OSMANLI'NIN SON, CUMHURİYET'İN İLK YILLARINDA KADIN
Türklerde kadının İslamiyet'ten önceki toplumsal statüsü Arap – İslam kültürünün etkesiyle zamanla geriledi. Osmanlı'nın son, Cumhuriyet'in ilk yıllarında Türkiye'de kadın toplumdan tamamen dışlanmıştı. İslam hukukunun koruyucu kayıtlarına rağmen evlenme ve boşanmada kadının söz hakkı yoktu. Bu da kadını çok defa ve çok yerlerde bir mal gibi alınır, satılır hale getirmişti.
Kadın tek başına sokağa çıkamazdı, kocası bile olsa bir erkekle yan yana yürüyemezdi. Kadınlar, evde, sokakta, mahallede her yerde erkeklerin üstlendiği ortak bir “ahlak bekçiliğinin” baskısı altında idiler. Toplu taşıma araçlarında kadınlarla erkekler bir arada oturamazdı. Üniversitelerde bile kızlar ve erkekler ayrı otururlardı. Kadınlar, sinema ve tiyatrolarda rol alamazdı. Mirasta kız çocuğa erkek çocuğun yarısı kadar hak verilirdi. Mahkemelerde iki kadının tanıklığı, bir erkeğin tanıklığına eşitti. Seçme ve seçilme hakları yoktu.

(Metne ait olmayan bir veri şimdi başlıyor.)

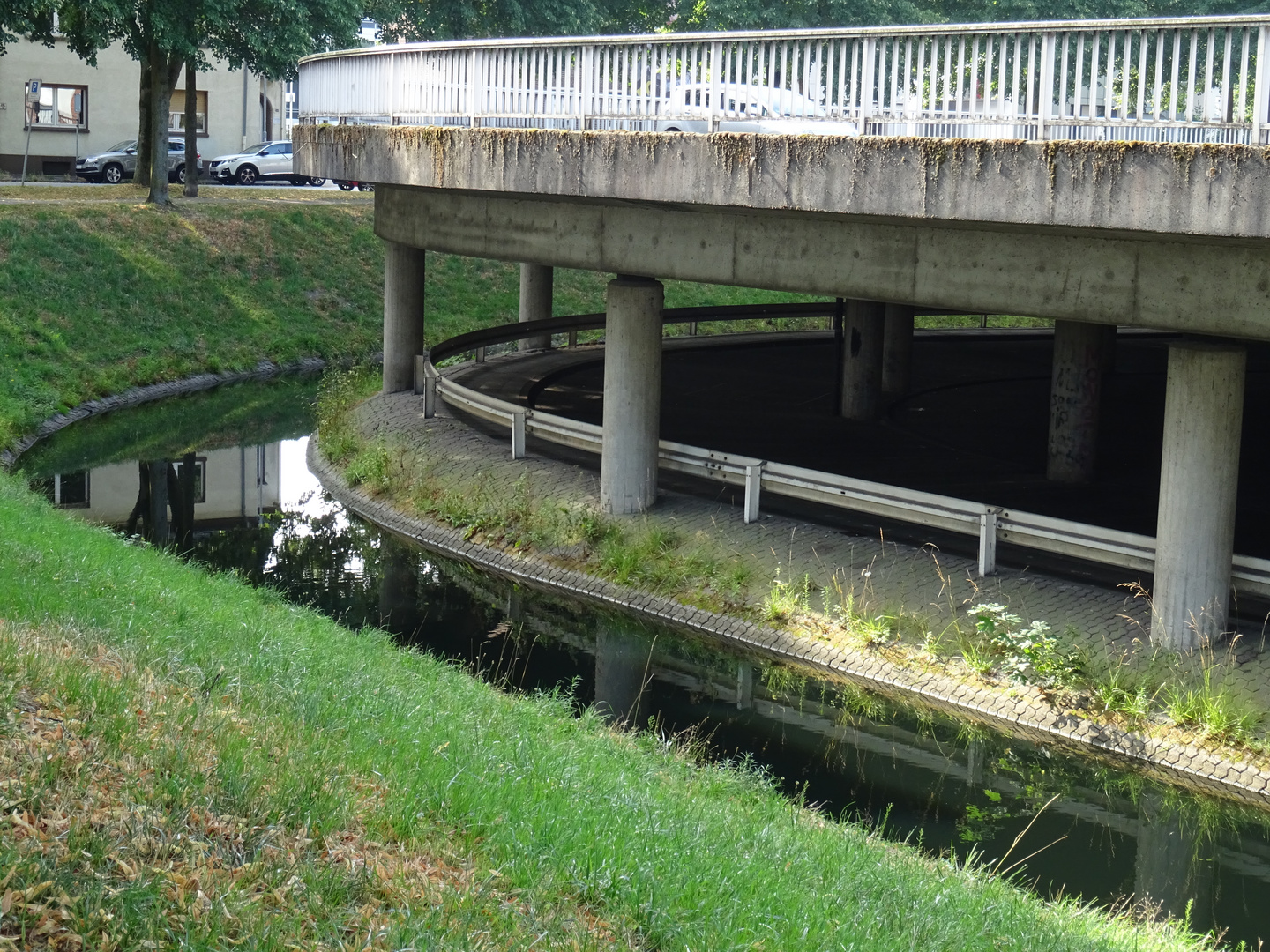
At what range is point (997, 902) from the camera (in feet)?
26.4

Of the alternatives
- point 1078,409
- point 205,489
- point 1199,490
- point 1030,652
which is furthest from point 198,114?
point 1199,490

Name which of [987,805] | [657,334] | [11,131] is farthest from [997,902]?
[11,131]

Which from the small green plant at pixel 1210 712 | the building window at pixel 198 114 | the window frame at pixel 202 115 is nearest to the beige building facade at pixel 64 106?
the window frame at pixel 202 115

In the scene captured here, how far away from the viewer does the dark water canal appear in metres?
10.2

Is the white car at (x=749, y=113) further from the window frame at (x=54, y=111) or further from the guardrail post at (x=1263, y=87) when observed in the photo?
the window frame at (x=54, y=111)

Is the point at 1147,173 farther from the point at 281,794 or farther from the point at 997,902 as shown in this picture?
the point at 281,794

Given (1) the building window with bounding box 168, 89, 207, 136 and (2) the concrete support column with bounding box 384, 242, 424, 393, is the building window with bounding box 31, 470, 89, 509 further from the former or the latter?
(1) the building window with bounding box 168, 89, 207, 136

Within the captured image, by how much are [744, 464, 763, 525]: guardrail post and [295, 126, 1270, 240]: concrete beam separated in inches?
126

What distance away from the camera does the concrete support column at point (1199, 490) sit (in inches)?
487

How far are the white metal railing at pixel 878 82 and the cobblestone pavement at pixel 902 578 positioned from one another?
13.6ft

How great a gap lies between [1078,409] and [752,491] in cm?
423

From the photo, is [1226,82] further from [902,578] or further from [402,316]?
[402,316]

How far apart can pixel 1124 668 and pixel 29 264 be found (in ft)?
82.2

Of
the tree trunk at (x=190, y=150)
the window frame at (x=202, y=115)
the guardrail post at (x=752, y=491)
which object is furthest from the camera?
the window frame at (x=202, y=115)
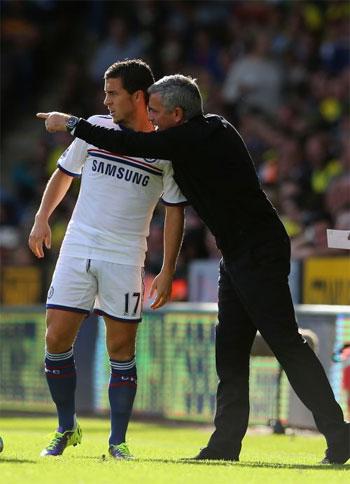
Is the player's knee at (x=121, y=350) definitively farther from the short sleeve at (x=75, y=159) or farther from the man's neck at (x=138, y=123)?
the man's neck at (x=138, y=123)

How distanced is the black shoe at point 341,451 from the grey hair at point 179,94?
197cm

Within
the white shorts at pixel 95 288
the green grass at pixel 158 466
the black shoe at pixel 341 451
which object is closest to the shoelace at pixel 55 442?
the green grass at pixel 158 466

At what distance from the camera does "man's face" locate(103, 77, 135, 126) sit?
8078 millimetres

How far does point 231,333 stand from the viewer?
8.20m

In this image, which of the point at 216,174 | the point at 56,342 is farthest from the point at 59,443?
the point at 216,174

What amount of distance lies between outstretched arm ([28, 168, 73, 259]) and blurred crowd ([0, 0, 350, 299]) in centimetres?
581

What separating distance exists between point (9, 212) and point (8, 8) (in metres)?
4.57

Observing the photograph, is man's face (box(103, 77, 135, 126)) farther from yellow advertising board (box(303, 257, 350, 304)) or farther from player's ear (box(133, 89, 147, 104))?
yellow advertising board (box(303, 257, 350, 304))

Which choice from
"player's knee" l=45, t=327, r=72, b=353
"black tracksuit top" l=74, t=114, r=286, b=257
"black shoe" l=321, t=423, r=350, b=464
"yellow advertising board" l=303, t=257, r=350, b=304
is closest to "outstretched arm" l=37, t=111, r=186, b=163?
"black tracksuit top" l=74, t=114, r=286, b=257

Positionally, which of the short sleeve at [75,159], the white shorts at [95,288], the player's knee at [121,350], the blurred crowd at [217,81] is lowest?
the player's knee at [121,350]

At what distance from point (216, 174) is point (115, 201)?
63 centimetres

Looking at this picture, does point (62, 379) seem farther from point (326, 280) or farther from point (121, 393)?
point (326, 280)

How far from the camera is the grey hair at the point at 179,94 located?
308 inches

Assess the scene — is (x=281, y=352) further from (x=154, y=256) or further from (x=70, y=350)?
(x=154, y=256)
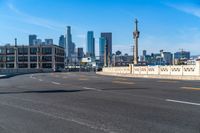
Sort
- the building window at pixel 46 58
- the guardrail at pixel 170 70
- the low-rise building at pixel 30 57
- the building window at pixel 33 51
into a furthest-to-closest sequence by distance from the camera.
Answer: the building window at pixel 33 51
the building window at pixel 46 58
the low-rise building at pixel 30 57
the guardrail at pixel 170 70

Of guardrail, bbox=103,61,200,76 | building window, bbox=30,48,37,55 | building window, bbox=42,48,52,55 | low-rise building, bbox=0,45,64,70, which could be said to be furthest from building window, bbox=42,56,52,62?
guardrail, bbox=103,61,200,76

Bu durum Atatürk'ün kurduğu ve çağdaş uygarlığa ulaşma ve geçme hedefini gösterdiği Türkiye Cumhuriyeti'ne yakışmıyordu. Kurtuluş Savaşı'nın kazanılmasında kadınların büyük özverilerinin rolü inkar edilemezdi. Bu durumun düzeltilmesi devrimin önemli bir ögesi olmalı, Türk kadını toplumda hak ettiği düzeye kavuşturulmalıydı. Bu aynı zamanda eşit haklara dayalı demokrasinin de gereğiydi. Demokratikleşme acilen başlamalıydı. Egemenliğin ulusa geçtiği dönemde toplumun yarısını oluşturan kadılar da egemenlik yetkisini kullanabilmeliydi. Ayrıca ekonomik kalkınma hamlesine giren genç cumhuriyetin kadın emeğine gereksinimi vardı. Atatürk, “kadın devrimini” de diğer devrimlerde olduğu gibi halkla devamlı temas halinde adım adım gerçekleştirmiştir.